Tasarrufun iptali davaları, borçlunun alacaklılarına karşı yaptığı bazı işlemlerin geçersiz sayılmasını talep eden hukuki süreçlerdir. Bu davalar, özellikle iflas eden veya haciz işlemleriyle karşılaşan borçluların, mallarını alacaklılarından saklama amacıyla gerçekleştirdikleri bazı işlemleri iptal etmek için açılır.
Türk Medeni Kanunu ve İcra İflas Kanunu, borçlunun malvarlığını alacaklılarının zararına olarak değiştirdiği tasarrufları düzenler ve bu tür işlemlerin iptaline yönelik hükümler getirir.

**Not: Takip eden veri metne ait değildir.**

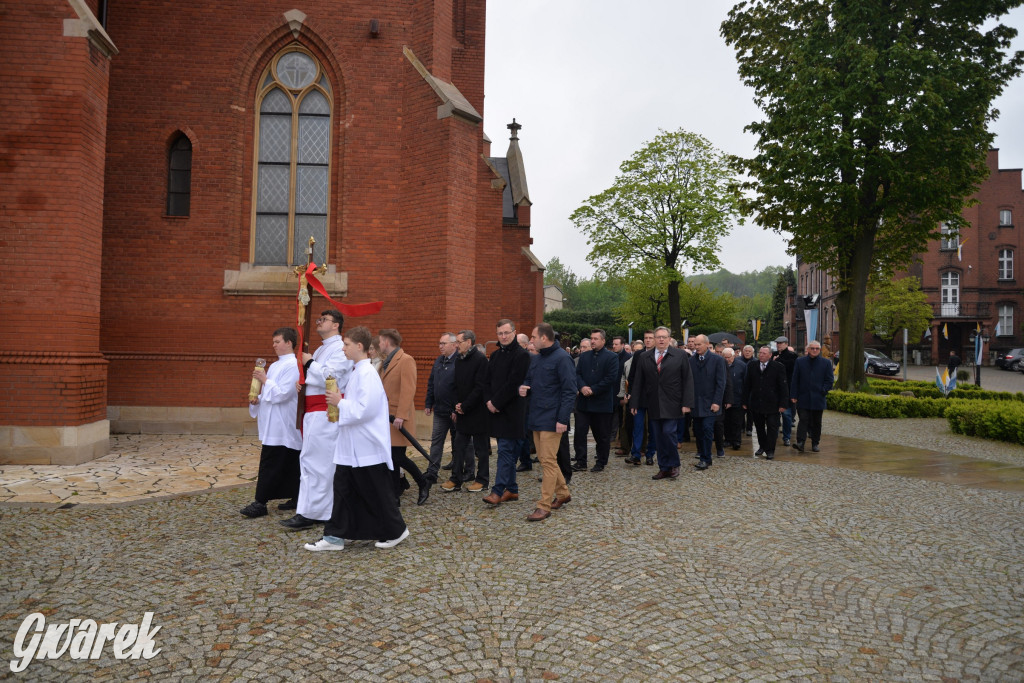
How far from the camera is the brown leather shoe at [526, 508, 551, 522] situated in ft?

Tasarrufun İptali Davası Nedir?
Tasarrufun iptali davası, borçlunun alacaklıları karşısında zarar verme amacıyla gerçekleştirdiği malvarlığı işlemlerinin iptalini talep eden bir dava türüdür. Bu dava, alacaklının borçlunun malvarlığını saklama amacıyla gerçekleştirdiği işlemlere karşı çıkarak, bu işlemlerin geçersiz sayılmasını ve malvarlığının alacaklının alacağını tahsil edebileceği şekilde değerlendirilmesini istemesini sağlar. Tasarrufun iptali davaları, borçlunun iflasını engellemek amacıyla yapılan işlemler de dahil olmak üzere birçok durumu kapsar.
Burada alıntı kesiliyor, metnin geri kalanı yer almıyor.